Seminar by Dr. Yuan Shen

Date & Time
Sep. 27. 2013 (Fri.) 16:00~17:30

Admission Free,No Booking Necessary

Place
Seminar room 2 (D304) @ Institute of Statistical Mathematics
Speaker
Yuan Shen (School of Computer Science, University of Birmingham, UK)
Title
Spatial-temporal modelling of fMRI data through spatially regularised mixture of Hidden Process Models
Abstract

Previous work investigated a range of spatio-temporal constraints for fMRI data analysis to provide robust detection of neural activation. We present a mixture-based method for the spatio-temporal modelling of fMRI data. This approach assumes that fMRI time series are generated by a probabilistic superposition of a small set of spatio-temporal prototypes (mixture components). Each prototype comprises a temporal model that explains fMRI signals on a single voxel and the model’s ”region of influence” through a spatial prior over the voxel space. As the key ingredient of our temporal model, the Hidden Process Model (HPM) framework proposed in Hutchinson et al. (2009) is adopted to infer the overlapping cognitive processes triggered by stimuli.

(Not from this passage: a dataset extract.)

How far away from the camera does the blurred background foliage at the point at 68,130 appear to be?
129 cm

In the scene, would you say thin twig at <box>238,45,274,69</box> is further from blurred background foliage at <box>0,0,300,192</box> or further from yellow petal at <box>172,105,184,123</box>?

Unlike the original HPM framework, we use a parametric model of Haemodynamic Response Function (HRF) so that biological constraints are naturally incorporated in the HRF estimation. The spatial priors are defined in terms of a parameterised distribution. Thus, the total number of parameters in the model does not depend on the number of voxels. The resulting model provides a conceptually principled and computationally efficient approach to identify spatio-temporal patterns of neural activation from fMRI data, in contrast to most conventional approaches in the literature focusing on the detection of spatial patterns. We first verify the proposed model in a controlled experimental setting using synthetic data. The model is further validated on real fMRI data obtained from a rapid event-related visual recognition experiment ( Mayhew et al., 2012). Our model enables us to evaluate in a principled manner the variability of neural activations within individual regions of interest (ROI). The results strongly suggest that, compared with occipitotemporal regions, the frontal ones are less homogeneous, requiring two HPM prototypes per region. Despite the rapid event-related experimental design, the model is capable of disentangling the perceptual judgement and motor response processes that are both activated in the frontal ROIs. Spatio-temporal heterogeneity in the frontal regions seems to be associated with diverse dynamic localizations of the two hidden processes in different subregions of frontal ROIs.